Have you heard about the next big thing for the Boy Scouts of America?
My own experience with Scouting was short-lived – I started and finished as a Webelo Scout, never moving on to the “real” Boy Scouts. Our youngest son spent a little more time with it, but computers and other things captured his interest and time before he had moved very far into his teens. But I am grateful to the outstanding men and women, most of them people of deep faith in Christ, who were determined to influence boys and young men to become Godly adults in their own time.

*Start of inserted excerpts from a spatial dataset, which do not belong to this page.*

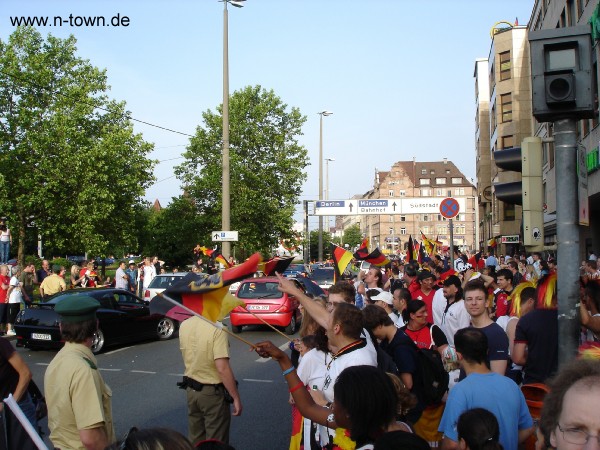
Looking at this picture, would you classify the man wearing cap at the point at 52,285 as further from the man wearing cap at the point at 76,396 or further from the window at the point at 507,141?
the window at the point at 507,141

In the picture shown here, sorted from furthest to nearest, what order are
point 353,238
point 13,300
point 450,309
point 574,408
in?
point 353,238
point 13,300
point 450,309
point 574,408

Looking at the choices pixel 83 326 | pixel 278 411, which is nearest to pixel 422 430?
pixel 83 326

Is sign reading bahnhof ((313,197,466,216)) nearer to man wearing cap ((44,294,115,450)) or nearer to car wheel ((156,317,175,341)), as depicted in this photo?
car wheel ((156,317,175,341))

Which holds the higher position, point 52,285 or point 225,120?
point 225,120

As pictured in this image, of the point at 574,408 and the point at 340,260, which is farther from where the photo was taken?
the point at 340,260

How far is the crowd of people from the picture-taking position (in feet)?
7.39

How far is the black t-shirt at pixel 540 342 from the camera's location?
4.86 meters

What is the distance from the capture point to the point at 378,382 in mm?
2773

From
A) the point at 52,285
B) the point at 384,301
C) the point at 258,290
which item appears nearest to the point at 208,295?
the point at 384,301

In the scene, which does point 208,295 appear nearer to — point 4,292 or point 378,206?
point 4,292

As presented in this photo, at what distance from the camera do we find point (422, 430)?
15.7 ft

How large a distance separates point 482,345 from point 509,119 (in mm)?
46953

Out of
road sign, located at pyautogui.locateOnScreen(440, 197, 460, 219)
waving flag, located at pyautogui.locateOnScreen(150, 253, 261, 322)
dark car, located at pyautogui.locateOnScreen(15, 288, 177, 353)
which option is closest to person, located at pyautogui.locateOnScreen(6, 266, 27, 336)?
dark car, located at pyautogui.locateOnScreen(15, 288, 177, 353)

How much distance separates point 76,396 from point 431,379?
250cm
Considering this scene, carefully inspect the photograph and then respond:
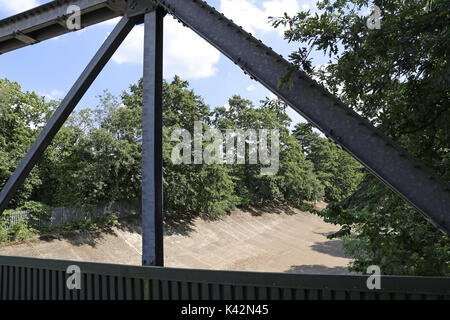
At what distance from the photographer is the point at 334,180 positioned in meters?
55.0

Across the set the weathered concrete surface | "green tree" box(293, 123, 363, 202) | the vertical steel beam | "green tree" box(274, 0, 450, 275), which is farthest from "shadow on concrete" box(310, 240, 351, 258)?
"green tree" box(293, 123, 363, 202)

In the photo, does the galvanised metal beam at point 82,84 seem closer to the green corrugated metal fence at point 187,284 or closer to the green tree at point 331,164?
the green corrugated metal fence at point 187,284

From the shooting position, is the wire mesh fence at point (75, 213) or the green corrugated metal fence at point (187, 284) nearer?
the green corrugated metal fence at point (187, 284)

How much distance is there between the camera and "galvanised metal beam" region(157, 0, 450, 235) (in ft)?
8.91

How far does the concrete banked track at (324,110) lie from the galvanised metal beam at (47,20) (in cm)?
50

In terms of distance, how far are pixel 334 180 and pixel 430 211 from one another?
55002mm

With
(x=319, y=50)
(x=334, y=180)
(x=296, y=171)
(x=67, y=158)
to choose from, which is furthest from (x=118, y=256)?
(x=334, y=180)

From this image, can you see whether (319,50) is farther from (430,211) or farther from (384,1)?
(430,211)

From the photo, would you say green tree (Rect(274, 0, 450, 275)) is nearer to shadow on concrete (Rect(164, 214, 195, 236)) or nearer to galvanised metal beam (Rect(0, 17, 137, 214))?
galvanised metal beam (Rect(0, 17, 137, 214))

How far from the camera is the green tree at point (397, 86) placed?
128 inches

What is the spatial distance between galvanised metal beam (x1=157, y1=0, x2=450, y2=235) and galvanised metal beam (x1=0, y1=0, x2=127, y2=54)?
5.82 feet

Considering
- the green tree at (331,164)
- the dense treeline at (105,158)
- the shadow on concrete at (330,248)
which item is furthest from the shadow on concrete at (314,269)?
the green tree at (331,164)
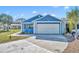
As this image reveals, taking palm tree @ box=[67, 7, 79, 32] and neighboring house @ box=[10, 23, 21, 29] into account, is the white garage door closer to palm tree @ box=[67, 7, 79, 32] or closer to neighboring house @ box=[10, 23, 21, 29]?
palm tree @ box=[67, 7, 79, 32]

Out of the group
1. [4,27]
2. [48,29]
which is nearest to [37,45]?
Result: [48,29]

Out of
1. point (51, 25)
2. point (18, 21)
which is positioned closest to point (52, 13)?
point (51, 25)

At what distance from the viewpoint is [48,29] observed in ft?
26.4

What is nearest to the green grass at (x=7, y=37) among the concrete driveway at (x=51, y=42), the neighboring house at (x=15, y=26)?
the neighboring house at (x=15, y=26)

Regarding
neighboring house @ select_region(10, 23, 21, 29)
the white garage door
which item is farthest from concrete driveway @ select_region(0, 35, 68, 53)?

So it was with a great feeling of sadness that I heard on TV and read in the local newspaper that a vote will soon be taken that is likely to lead Scouting in an entirely different direction. Observers say the measure is likely to pass the vote next month, and then each local Scouting organization will be left to decide whether to accept Scouts and volunteers who are acknowledged homosexuals. The apparent motivation for the change in policy is the loss of sponsorship from UPS and other well-known brands, companies that have, in my view, succumbed to pressure from the homosexual “community.” Yes, it all about dollars and cents.
I am reminded once again of the illustration involving a frog, a pan of water, and a cook stove. You know how it goes: Put the frog in the cool (even lukewarm) pot of water, and it will happily float or swim around; set the pot of water on the cook stove, turn the burner on low, and watch the frog continue happily in its bath. And, so the story goes, if you increase the heat slowly enough, the frog will never really notice its danger until it’s too late to hop out! The end result? Boiled frog.
I fully expect to see at least two of the biggest religious groups involved in Scouting to make some significant changes in the future. They might even begin their own programs, paralleling activities of traditional “scouting,” but kept “in-house” to avoid the pressure of outside, agenda-driven groups.
Think about it: A local scout organization might decide to refuse homosexual scouts and volunteers, but any participation in regional, national, or even international scouting events will bring their own youth into contact with people from other scout organizations by which the opposite decision was made on homosexual participation. And it is also possible that the homosexual-agenda-driven organizations will keep up the pressure, forcing an eventual mandate from Boy Scouts of America that all local scout organizations must accept homosexual scouts and volunteers in order to maintain their affiliation with the national organization.
After all, what’s a few more degrees of heat on a pan that’s already simmering? At any rate, Scouting will never be the same.